Of those surveyed, 40% have never heard of the solar/wind energy usage claim. The 37% that have heard of the claim said they’ve never purchased food or drink bearing the claim.
Reduced carbon footprint/emissions is another lesser-known claim, as 32% have never heard of it. Thirty-four percent say they’ve never heard of the Fair Trade claim.
So, why do they buy?
According to Mintel research, 45% of sustainable food and drink users cite a perceived belief in superior quality as the reason behind their purchases. Browne says:
“These reasons vary in importance across different demographics. What’s most important to young adults may not be the primary deciding factor for affluent consumers. Marketers should consider this in their claims closely; noting that health, welfare, and safety are important for nearly all consumers.”
In the consumer survey, 42% say they’re concerned with food safety, and 43% say they buy sustainable food and drink because they’re concerned about environmental/human welfare.

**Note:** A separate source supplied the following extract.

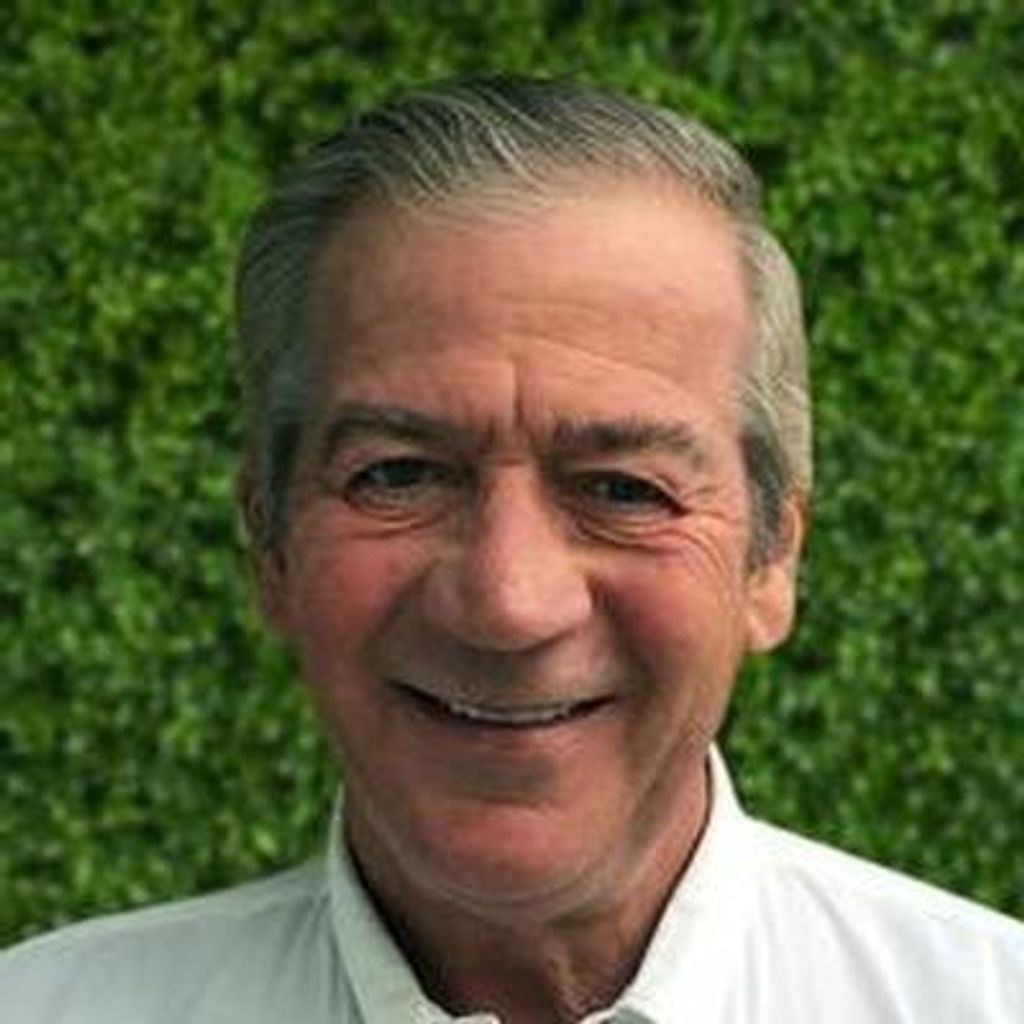 Michael E. Steen Profile Photo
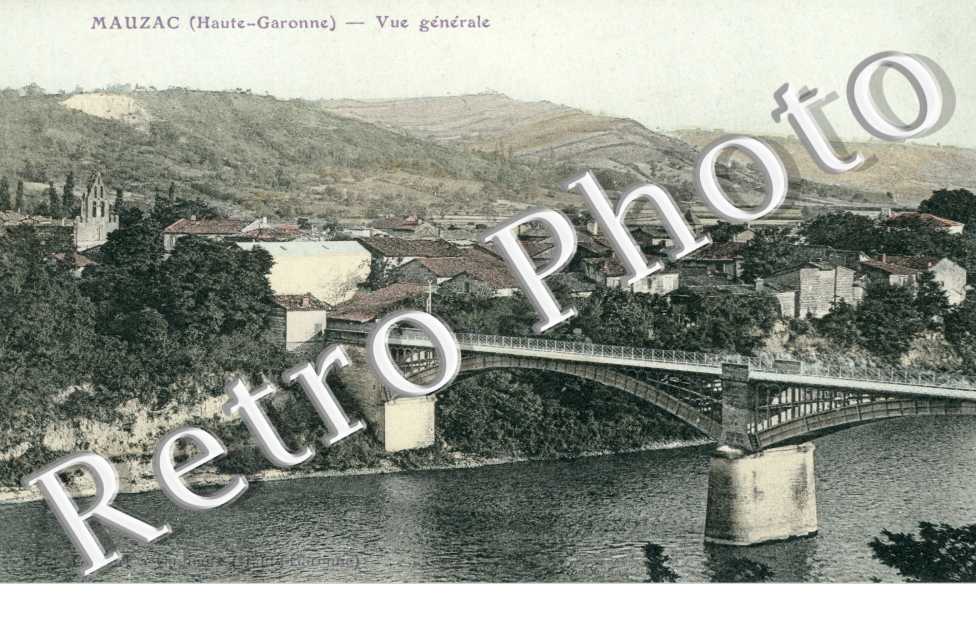 Vue générale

I’ve noticed the growing trend of “humane” claims. Could it be that humane is the new local? More and more products are touting humane treatment of farm animals and you can begin to spot “certifications” on package labels. Have you noticed?
There are two main humane certification programs that attempt to validate the humane treatment of animals throughout the production process: American Humane Society has the “American Humane Certified” program, and there’s the “Certified Humane Raised and Handled” program that’s endorsed by the American Society for the Prevention of Cruelty to Animals and other organizations.
Have you bought any products with these humane labels? Expect to see a lot more animal-based products making this claim in a store near you.